简体   繁体   English

通过迭代将函数应用于数据帧的所有行-Python

[英]Applying function over all rows of dataframe through iteration - Python

I am working on this dataframe: 我正在处理此数据框:

数据框

 Detection_Location Blast Hole East Coordinate North Coordinate Tag Detector ID Detection Start Time Detection end time Tags CV22 105,100,99 16764.83,16752.74,16743.1 107347.67,107360.32,107362.96 385742468,385112050,385087366 2018-09-06 20:02:46 2018-09-06 20:49:21 3 CV23 63,64,61 16755.07,16745.42,16773.48 107387.68,107390.32,107382.6 385262370,385656531,385760755 2018-09-08 14:12:42 2018-09-08 14:24:19 3 CV22 5,35,19 16757.27,16747.75,16770.89 107452.4,107417.68,107420.83 385662254,385453358,385826979 2018-09-23 05:01:12 2018-09-23 05:52:54 3 

I am trying to pull X coordinate from the column 'East Coordinate' and y coordinate from column 'North coordinate'. 我试图从“东坐标”列中拉出X坐标,从“北坐标”列中拉出y坐标。 I have written a function to calculate centroid of the 3 points in each row and then calculate distance from each point and a validation. 我编写了一个函数来计算每行中3个点的质心,然后计算到每个点的距离并进行验证。 It is working perfectly for one row. 它可以完美地运行一排。

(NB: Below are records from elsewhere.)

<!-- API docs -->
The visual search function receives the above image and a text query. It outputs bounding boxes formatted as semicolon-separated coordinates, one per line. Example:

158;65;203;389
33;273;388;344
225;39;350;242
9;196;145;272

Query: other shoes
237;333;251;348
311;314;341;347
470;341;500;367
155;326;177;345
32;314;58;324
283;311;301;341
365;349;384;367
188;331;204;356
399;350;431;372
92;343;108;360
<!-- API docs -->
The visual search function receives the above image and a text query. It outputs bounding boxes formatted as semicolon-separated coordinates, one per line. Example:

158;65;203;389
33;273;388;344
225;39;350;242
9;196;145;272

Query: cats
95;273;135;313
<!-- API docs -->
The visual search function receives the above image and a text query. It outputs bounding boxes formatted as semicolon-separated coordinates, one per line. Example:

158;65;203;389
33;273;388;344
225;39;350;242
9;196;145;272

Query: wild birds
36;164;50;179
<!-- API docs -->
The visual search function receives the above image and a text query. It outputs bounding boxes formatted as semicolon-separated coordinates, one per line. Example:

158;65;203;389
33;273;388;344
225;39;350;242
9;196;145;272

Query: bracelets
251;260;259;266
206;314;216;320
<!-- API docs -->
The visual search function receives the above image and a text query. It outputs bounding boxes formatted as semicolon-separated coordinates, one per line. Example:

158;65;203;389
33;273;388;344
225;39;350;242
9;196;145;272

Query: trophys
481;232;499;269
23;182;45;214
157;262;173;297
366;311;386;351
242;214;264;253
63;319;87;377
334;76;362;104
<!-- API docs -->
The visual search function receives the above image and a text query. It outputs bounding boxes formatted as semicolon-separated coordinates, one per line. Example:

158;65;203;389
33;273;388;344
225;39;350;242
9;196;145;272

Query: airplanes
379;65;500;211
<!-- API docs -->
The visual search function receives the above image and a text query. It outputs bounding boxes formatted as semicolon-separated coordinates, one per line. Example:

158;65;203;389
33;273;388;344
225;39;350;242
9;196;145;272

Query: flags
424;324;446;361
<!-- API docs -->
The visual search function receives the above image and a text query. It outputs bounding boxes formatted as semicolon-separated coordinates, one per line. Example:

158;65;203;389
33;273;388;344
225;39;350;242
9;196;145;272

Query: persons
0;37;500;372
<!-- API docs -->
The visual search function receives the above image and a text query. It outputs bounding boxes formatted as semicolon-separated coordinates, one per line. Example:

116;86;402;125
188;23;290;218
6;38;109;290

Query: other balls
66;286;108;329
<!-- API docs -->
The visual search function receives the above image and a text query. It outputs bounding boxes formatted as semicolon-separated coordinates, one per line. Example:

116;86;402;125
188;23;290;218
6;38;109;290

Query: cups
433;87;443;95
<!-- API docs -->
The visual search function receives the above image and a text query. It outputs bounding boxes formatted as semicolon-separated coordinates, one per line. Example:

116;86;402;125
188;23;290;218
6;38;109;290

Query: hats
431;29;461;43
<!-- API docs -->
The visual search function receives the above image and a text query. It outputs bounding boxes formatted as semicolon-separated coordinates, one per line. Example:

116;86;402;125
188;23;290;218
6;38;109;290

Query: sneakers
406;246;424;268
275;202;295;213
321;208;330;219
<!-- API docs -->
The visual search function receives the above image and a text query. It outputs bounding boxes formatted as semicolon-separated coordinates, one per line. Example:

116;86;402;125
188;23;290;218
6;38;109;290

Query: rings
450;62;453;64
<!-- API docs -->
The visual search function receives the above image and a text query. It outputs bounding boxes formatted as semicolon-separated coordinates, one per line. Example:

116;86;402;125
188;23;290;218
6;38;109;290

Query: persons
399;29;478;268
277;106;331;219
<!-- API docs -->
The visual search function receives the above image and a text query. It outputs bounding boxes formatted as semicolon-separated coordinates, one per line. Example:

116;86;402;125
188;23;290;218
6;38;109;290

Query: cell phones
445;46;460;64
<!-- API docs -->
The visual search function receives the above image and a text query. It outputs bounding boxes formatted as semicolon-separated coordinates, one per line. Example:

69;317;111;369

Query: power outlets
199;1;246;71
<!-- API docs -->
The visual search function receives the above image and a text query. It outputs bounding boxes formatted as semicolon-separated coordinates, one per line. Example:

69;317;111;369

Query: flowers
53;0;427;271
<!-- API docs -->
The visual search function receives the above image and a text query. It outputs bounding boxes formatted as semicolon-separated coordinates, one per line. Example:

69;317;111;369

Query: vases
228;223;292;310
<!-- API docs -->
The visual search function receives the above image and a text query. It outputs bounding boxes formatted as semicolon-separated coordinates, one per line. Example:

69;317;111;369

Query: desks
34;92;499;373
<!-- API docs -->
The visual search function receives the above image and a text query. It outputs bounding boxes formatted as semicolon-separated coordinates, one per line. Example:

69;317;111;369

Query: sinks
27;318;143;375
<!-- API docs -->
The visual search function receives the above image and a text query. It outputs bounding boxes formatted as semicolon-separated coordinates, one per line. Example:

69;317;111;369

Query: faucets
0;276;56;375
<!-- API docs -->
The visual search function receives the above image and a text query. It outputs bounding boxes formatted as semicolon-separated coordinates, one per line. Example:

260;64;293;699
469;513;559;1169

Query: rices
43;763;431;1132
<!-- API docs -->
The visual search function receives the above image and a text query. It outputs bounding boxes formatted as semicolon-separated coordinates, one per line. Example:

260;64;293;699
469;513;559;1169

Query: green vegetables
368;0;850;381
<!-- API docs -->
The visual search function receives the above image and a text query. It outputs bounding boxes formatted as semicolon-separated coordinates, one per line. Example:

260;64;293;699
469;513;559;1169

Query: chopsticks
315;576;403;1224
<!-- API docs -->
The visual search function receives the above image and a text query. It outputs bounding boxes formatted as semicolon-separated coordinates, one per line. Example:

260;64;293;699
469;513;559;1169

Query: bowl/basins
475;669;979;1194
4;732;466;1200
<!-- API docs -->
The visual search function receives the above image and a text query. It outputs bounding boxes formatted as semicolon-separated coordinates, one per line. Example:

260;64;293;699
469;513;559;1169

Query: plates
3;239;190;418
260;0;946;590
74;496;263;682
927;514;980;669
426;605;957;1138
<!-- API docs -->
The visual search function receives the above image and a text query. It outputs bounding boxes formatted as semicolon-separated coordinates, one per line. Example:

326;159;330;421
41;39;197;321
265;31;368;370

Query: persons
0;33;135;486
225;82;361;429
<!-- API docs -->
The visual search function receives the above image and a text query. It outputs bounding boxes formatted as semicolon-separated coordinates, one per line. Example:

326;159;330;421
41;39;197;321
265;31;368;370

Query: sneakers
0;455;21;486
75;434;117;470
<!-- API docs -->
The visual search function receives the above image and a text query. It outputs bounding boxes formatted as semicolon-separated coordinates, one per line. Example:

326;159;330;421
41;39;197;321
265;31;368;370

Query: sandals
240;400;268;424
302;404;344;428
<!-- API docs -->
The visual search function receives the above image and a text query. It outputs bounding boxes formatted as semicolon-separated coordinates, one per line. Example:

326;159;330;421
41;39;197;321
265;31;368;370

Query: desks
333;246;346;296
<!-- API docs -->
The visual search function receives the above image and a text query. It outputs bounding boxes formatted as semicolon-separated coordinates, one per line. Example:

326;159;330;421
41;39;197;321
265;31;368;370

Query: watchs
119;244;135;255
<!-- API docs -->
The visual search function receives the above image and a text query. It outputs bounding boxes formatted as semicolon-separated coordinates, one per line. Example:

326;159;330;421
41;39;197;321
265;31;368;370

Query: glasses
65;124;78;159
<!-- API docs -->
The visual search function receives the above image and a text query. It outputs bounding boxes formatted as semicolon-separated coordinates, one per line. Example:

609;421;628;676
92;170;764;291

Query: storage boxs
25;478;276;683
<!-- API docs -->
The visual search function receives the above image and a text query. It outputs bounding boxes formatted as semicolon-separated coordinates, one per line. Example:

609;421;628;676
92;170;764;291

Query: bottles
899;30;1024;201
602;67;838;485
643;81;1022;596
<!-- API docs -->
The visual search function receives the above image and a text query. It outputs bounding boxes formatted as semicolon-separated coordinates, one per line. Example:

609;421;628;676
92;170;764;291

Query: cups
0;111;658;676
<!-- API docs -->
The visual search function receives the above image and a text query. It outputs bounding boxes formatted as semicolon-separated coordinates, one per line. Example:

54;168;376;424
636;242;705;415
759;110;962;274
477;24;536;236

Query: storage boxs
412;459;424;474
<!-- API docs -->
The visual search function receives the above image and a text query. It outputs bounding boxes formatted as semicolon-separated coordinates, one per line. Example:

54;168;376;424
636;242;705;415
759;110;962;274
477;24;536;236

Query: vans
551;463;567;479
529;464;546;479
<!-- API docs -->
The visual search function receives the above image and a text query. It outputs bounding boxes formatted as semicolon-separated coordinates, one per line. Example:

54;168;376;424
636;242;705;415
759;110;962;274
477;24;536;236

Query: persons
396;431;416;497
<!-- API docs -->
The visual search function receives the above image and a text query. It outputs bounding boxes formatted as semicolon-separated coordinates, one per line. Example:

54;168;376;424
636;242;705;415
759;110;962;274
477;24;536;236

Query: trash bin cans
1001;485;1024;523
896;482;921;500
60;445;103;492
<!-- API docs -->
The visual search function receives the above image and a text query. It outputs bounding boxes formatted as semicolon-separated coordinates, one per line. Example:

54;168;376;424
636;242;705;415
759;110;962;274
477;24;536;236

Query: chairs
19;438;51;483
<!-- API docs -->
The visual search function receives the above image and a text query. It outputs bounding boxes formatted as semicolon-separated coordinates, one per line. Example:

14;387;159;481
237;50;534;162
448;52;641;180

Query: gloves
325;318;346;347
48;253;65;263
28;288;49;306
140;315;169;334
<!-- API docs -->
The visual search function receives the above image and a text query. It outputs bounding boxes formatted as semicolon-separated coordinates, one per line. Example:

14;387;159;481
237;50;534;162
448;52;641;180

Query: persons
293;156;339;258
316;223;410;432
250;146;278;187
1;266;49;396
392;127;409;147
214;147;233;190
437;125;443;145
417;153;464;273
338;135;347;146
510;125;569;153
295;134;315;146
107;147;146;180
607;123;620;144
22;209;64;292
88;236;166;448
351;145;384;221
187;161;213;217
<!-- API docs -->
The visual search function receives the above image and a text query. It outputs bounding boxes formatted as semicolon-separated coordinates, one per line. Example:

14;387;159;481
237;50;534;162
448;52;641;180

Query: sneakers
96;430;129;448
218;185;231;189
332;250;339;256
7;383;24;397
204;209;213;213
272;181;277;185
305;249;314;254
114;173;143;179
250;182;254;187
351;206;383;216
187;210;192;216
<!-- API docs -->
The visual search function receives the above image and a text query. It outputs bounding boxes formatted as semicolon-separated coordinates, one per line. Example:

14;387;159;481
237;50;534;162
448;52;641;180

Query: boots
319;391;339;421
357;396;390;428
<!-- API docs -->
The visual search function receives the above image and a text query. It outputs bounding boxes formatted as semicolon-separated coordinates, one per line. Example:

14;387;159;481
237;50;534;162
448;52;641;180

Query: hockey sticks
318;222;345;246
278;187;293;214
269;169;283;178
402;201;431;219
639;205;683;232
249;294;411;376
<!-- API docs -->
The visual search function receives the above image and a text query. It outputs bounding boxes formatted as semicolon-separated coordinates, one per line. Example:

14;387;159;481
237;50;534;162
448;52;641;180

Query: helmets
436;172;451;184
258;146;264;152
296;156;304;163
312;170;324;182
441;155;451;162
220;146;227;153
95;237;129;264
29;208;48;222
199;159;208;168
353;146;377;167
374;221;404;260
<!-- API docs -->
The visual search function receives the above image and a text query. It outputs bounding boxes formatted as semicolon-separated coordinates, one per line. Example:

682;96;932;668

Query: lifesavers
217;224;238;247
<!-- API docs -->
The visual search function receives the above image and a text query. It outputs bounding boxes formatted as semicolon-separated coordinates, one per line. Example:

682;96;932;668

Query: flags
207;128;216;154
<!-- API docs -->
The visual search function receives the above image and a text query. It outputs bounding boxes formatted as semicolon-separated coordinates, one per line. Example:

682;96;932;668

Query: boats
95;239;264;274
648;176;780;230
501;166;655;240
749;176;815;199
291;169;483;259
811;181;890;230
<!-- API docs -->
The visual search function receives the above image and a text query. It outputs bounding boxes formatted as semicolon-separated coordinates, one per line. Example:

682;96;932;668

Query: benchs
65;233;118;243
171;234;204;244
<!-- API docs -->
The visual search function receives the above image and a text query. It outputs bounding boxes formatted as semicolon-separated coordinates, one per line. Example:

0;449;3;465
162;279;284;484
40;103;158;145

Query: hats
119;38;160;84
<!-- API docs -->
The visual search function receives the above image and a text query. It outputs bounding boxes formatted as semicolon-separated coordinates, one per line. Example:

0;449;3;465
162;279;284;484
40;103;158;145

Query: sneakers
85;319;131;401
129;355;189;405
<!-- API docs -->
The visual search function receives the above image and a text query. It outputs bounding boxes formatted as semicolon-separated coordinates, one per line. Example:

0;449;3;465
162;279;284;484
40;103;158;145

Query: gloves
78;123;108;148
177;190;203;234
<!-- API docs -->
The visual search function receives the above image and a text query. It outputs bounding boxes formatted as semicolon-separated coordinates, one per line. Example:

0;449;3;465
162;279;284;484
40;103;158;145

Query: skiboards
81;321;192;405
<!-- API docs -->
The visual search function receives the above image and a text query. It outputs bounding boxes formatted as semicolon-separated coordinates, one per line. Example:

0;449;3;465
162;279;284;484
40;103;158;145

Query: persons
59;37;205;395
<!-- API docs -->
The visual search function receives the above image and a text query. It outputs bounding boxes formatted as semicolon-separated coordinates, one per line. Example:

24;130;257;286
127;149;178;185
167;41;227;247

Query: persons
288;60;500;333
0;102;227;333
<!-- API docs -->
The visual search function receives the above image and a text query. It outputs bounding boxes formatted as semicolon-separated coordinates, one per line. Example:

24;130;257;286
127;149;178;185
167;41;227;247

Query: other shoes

I want to apply that function for each row and then return the answer. 我想为每行应用该函数,然后返回答案。 I have tried df.iterrows and df.apply as well but both giving same answer for all the rows so clearly its not working. 我也尝试了df.iterrows和df.apply,但是对于所有行都给出了相同的答案,因此显然它不起作用。

This is the code: (Only the last part of how to apply that function on each row and get the result as the additional column in the original dataset would be a challenge, rest code is just for understanding.) 这是代码:(仅在最后一行中介绍如何在每个行上应用该函数以及如何获得结果,因为原始数据集中的其他列将是一个挑战,其余代码仅用于理解。)

def Calculate_dispersion(row):
    #Picking up the columns with x coordinates.
    df2 = df['East Coordinate'].tolist()
    #Picking up the columns with y coordinates.
    df3 = df['North Coordinate'].tolist()


    #Splitting the list into seperate x coordinates.
    df4 = pd.DataFrame([sub.split(",") for sub in df2])
    #Splitting the list into seperate y coordinates.
    df5 = pd.DataFrame([sub.split(",") for sub in df3])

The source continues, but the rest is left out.